## What you are asked to do
Can you convert the material below into a JSON list of strings with one string per line, skipping blank lines and leaving the pictures out?
===
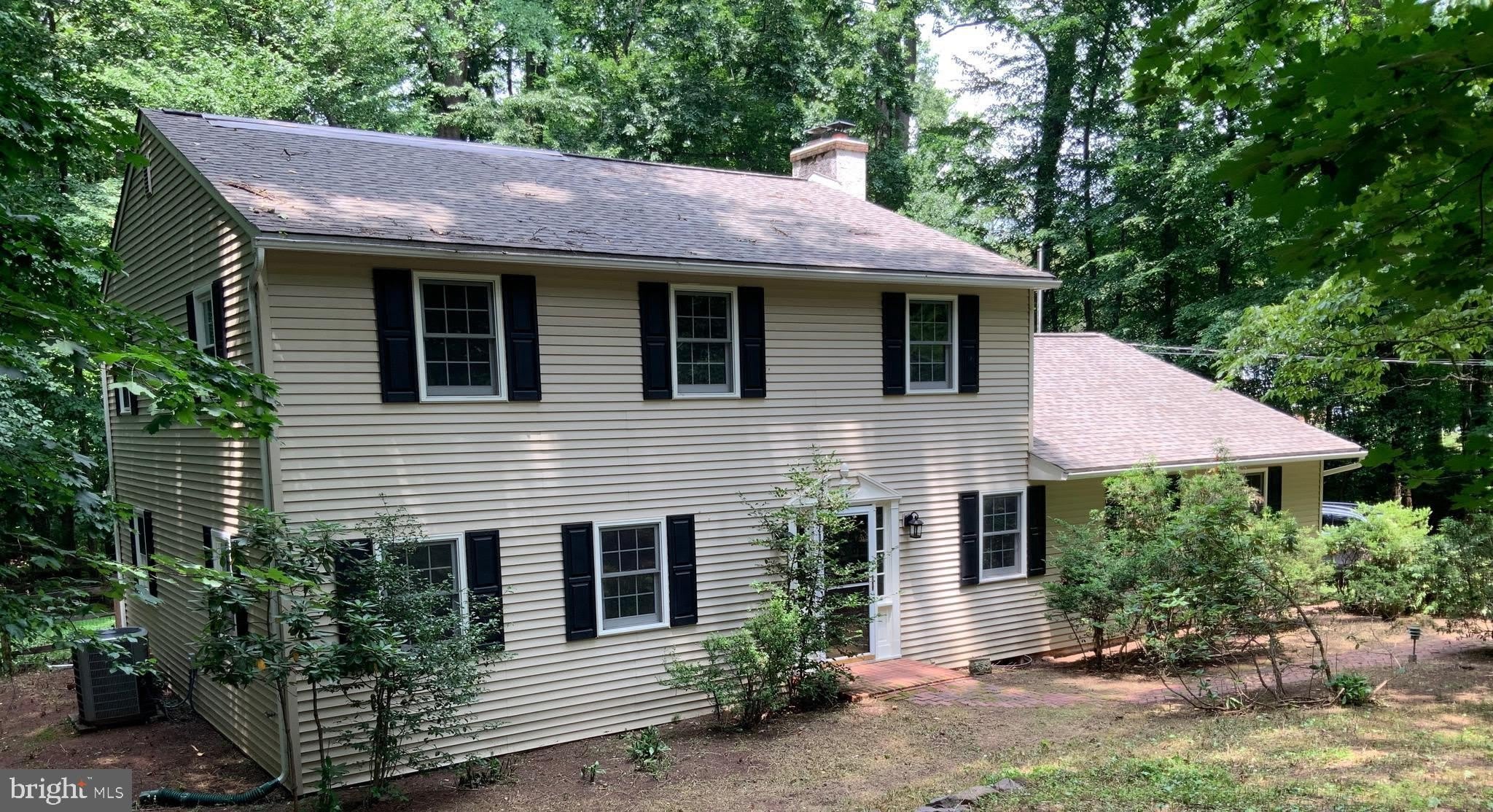 413 FRUIT FARM Road – photo 1 of 39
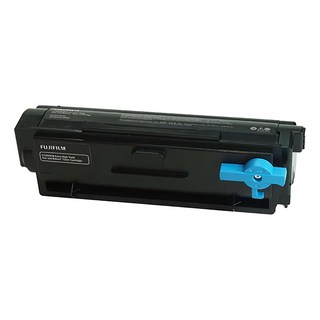 FUJIFILM 富士 CT203478 20K 適用 AP4020SD 原廠原裝高容量碳粉匣, 黑色, 1個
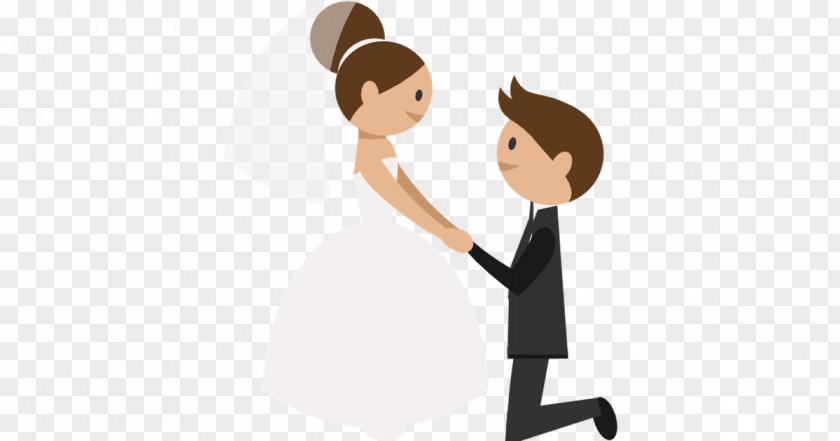 Wedding Marriage Clip Art Romance Couple PNG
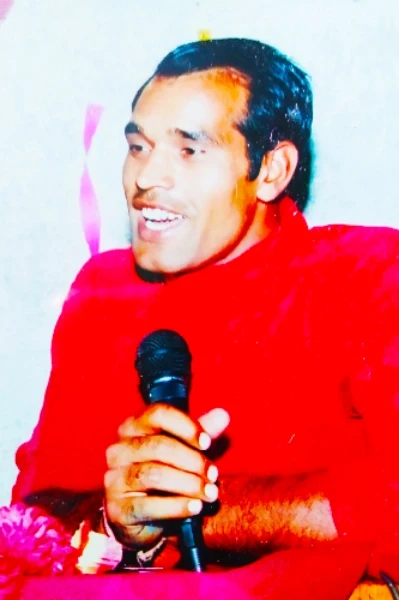 ✍️ जीवन का सबसे अद्भुत दृश्य☀️☀️🔥🔥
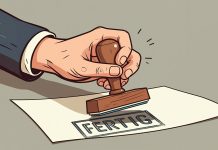 AfD schaltet Dienstaufsicht gegen Schulleiter ein – Amt weist Beschwerde zurück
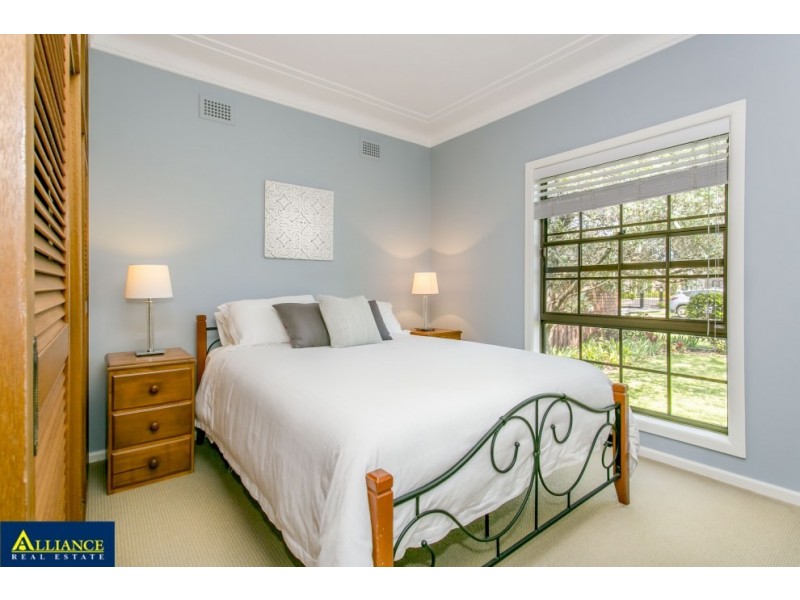 153 Picnic Point Road, Picnic Point NSW 2213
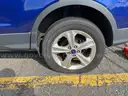 2013 Ford Escape SE FWD
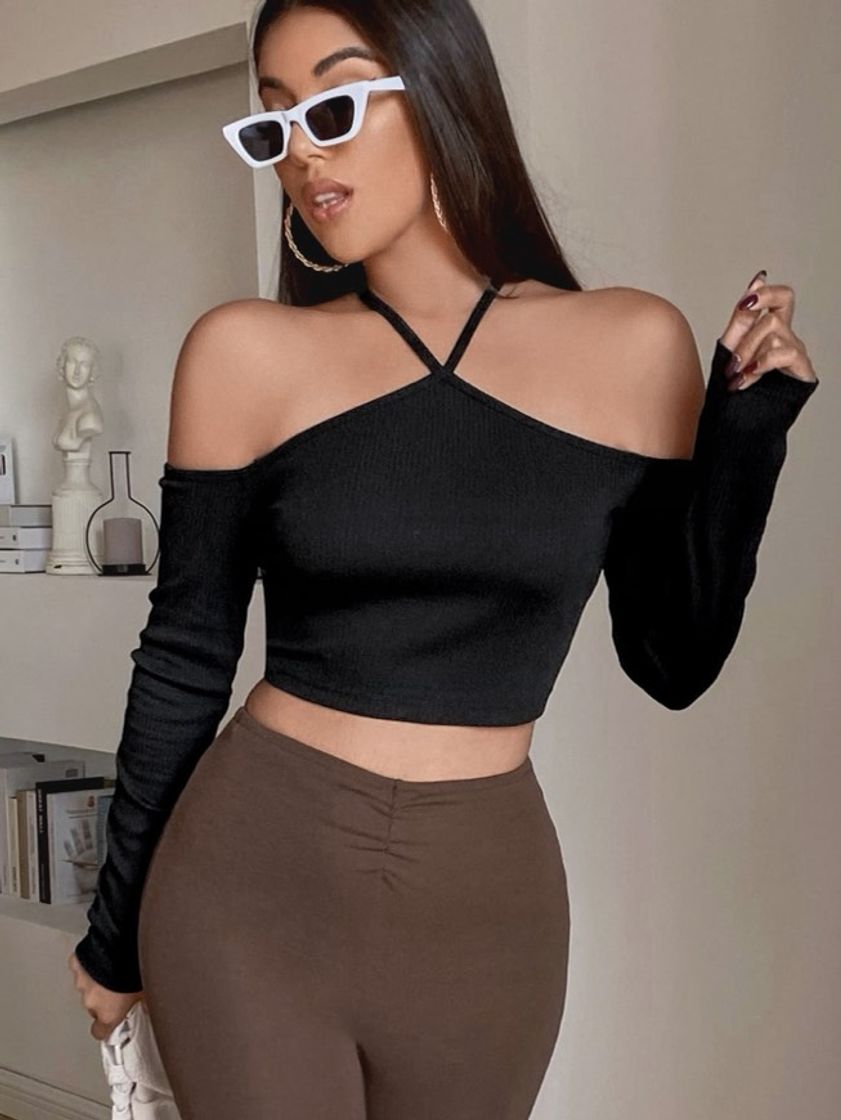 Social Roupas femininas 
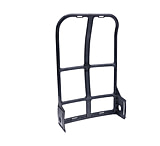 Image of Raptor Tactical Palice Frame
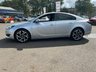 USED 2015 65 VAUXHALL INSIGNIA 1.6 SRI NAV VX-LINE CDTI S/S 5d 134 BHP 2 OWNERS FROM NEW+ULEZ COMPLIANT+ONLY &pound;20 PER YEAR ROAD TAX+FANTASTIC MPG+LOW MILEAGE+FULL SERVICE HISTORY AND JUST SERVICED A FEW MILES AGO+GREAT SPECIFICATION+SATELLITE NAVIGATION+BLUETOOTH+ALLOY WHEELS+THIS VEHICLE IS READY TO DRIVE AWAY TODAY+FINANCE AND EXTENDED WARRANTY AVAILABLE ON THIS USED VEHICLE+CALL NOW TO AVOID DISAPPOINTMENT!!!!!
===
## Exercise output
[
  " 413 FRUIT FARM Road – photo 1 of 39",
  " FUJIFILM 富士 CT203478 20K 適用 AP4020SD 原廠原裝高容量碳粉匣, 黑色, 1個",
  " Wedding Marriage Clip Art Romance Couple PNG",
  " ✍️ जीवन का सबसे अद्भुत दृश्य☀️☀️🔥🔥",
  " AfD schaltet Dienstaufsicht gegen Schulleiter ein – Amt weist Beschwerde zurück",
  " 153 Picnic Point Road, Picnic Point NSW 2213",
  " 2013 Ford Escape SE FWD",
  " Social Roupas femininas ",
  " Image of Raptor Tactical Palice Frame",
  " USED 2015 65 VAUXHALL INSIGNIA 1.6 SRI NAV VX-LINE CDTI S/S 5d 134 BHP 2 OWNERS FROM NEW+ULEZ COMPLIANT+ONLY &pound;20 PER YEAR ROAD TAX+FANTASTIC MPG+LOW MILEAGE+FULL SERVICE HISTORY AND JUST SERVICED A FEW MILES AGO+GREAT SPECIFICATION+SATELLITE NAVIGATION+BLUETOOTH+ALLOY WHEELS+THIS VEHICLE IS READY TO DRIVE AWAY TODAY+FINANCE AND EXTENDED WARRANTY AVAILABLE ON THIS USED VEHICLE+CALL NOW TO AVOID DISAPPOINTMENT!!!!!"
]